## Задание A
Изложите в двух предложениях суть отрывка о переходности XX века.

## Фрагмент страницы
◇ ◇ ◇ ◇ ◇ ◇ ◇

Несмотря на неоднократно предпринимавшиеся в истории попытки установления определенной повторяемости циклов переходного времени, по-видимому, можно утверждать об определенном своеобразии каждой переходной эпохи. Проблематичный статус философии истории сегодня, по крайне мере в ее онтологической, или выражаясь языком известного британского ученого Артура Данто, субстантивной составляющей является косвенным подтверждением этого. При этом речь должна вестись не только о темпоральном, но и о пространственном измерении масштабов переходного времени. В этом смысле, темпоральное измерение переходности «короткого» XX века, вне всякого сомнения, не соответствует его пространственному измерению. Именно в XX веке изменения, трансформации, переходность как момент историчности по-настоящему приобрели глобальный характер.
Системный характер трансформации и всеобщность переходности в XX столетии не позволяют утверждать о скором завершении попыток их осмысления. Наоборот, ракурсы изучения переходности XX века увеличиваются: к привычным экономическому, политическому, правовому, социальному, религиозному, научному аспектам трансформаций исследователи сегодня уверенно добавляют такие сферы как повседневность, рациональность, культура, менталитет, коллективные и индивидуальные формы восприятия времени. Совершенно очевидно, что содержание и объем понятия «переходная эпоха» будет продолжать изменяться и потребует существенных уточнений. Один из таких ракурсов исследования «переходности» XX века мы и хотели осветить в данной статье, целью которой является реконструкция осмысления переходности XX века сквозь призму трансформации понятия «историческое сознание», которая по праву может считаться одной из ключевых в терминологическом аппарате философии и исторической науки XX столетия.
Переходное время, идентичность и трансформация понятий в XX веке
Изучение переходности XX столетия через реконструкцию трансформации понимания «исторического сознания» предполагает обращение к выявлению специфики переходности XX века в фокусе темпорального аспекта. Это означает раскрытие переходности XX столетия через понятия «время», «историчность», «идентичность», «язык».

◇ ◇ ◇ ◇ ◇ ◇ ◇

## Задание B
Процитируйте из записей строки без изменений: начните со строки, где есть «On closer inspection, is», и остановитесь на последней строке записей.

◇ ◇ ◇ ◇ ◇ ◇ ◇

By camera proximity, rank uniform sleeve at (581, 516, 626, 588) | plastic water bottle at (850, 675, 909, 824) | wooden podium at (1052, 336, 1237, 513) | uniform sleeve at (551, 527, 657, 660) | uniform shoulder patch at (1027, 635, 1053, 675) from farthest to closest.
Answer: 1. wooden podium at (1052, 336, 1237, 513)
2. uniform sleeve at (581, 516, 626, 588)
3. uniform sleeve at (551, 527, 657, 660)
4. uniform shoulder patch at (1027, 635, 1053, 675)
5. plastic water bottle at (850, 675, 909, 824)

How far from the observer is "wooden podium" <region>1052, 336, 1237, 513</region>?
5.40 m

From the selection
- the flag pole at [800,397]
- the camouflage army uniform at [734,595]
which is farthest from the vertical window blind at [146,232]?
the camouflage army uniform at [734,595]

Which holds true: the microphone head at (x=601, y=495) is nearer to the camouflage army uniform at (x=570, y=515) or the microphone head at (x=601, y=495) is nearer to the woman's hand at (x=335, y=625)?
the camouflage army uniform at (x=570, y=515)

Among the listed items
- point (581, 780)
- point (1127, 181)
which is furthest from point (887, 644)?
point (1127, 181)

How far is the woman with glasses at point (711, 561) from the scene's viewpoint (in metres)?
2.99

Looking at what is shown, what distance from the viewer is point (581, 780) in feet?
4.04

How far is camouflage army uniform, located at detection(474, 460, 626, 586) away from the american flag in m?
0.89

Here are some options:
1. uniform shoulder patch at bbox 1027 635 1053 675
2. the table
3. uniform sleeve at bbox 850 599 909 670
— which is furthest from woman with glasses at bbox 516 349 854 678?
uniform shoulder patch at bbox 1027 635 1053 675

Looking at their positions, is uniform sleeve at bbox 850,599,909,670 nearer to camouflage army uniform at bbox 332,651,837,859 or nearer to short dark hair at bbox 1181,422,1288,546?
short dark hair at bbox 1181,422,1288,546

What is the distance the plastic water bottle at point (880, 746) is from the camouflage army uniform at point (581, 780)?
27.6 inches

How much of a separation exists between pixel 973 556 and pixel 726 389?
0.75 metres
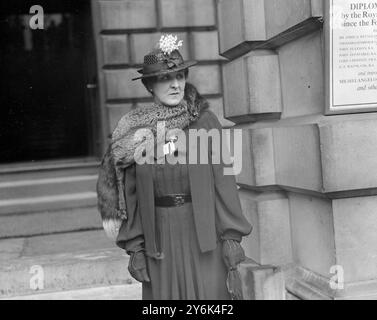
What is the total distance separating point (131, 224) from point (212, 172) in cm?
50

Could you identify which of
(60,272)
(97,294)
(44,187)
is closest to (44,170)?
(44,187)

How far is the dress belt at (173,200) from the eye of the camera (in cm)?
274

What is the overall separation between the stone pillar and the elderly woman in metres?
0.98

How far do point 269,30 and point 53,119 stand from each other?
4915 mm

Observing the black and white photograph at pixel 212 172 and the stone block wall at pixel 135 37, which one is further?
the stone block wall at pixel 135 37

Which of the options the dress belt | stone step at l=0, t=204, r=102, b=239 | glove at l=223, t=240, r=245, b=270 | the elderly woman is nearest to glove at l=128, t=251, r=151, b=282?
the elderly woman

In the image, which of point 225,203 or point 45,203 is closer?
point 225,203

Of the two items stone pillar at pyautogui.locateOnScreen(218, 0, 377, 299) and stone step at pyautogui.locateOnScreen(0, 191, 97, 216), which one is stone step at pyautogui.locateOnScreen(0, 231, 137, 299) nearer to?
stone pillar at pyautogui.locateOnScreen(218, 0, 377, 299)

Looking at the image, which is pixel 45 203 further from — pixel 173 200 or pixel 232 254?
pixel 232 254

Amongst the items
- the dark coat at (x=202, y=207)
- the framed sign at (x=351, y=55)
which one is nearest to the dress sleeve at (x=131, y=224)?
the dark coat at (x=202, y=207)

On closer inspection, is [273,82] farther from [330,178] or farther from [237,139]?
[330,178]

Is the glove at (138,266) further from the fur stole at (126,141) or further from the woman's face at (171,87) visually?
the woman's face at (171,87)

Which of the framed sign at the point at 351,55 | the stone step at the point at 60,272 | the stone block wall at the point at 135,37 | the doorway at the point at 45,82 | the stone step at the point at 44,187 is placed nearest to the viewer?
the framed sign at the point at 351,55

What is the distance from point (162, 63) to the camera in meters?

◇ ◇ ◇ ◇ ◇ ◇ ◇

## Ответ к заданию A
Каждая переходная эпоха своеобразна, и именно в XX веке переходность как момент историчности по-настоящему приобрела глобальный характер. Ракурсы изучения этой переходности расширяются, и статья ставит целью реконструировать ее осмысление сквозь призму трансформации понятия «историческое сознание».

## Ответ к заданию B
On closer inspection, is [273,82] farther from [330,178] or farther from [237,139]?
[330,178]

Is the glove at (138,266) further from the fur stole at (126,141) or further from the woman's face at (171,87) visually?
the woman's face at (171,87)

Which of the framed sign at the point at 351,55 | the stone step at the point at 60,272 | the stone block wall at the point at 135,37 | the doorway at the point at 45,82 | the stone step at the point at 44,187 is placed nearest to the viewer?
the framed sign at the point at 351,55

What is the distance from point (162, 63) to the camera in meters?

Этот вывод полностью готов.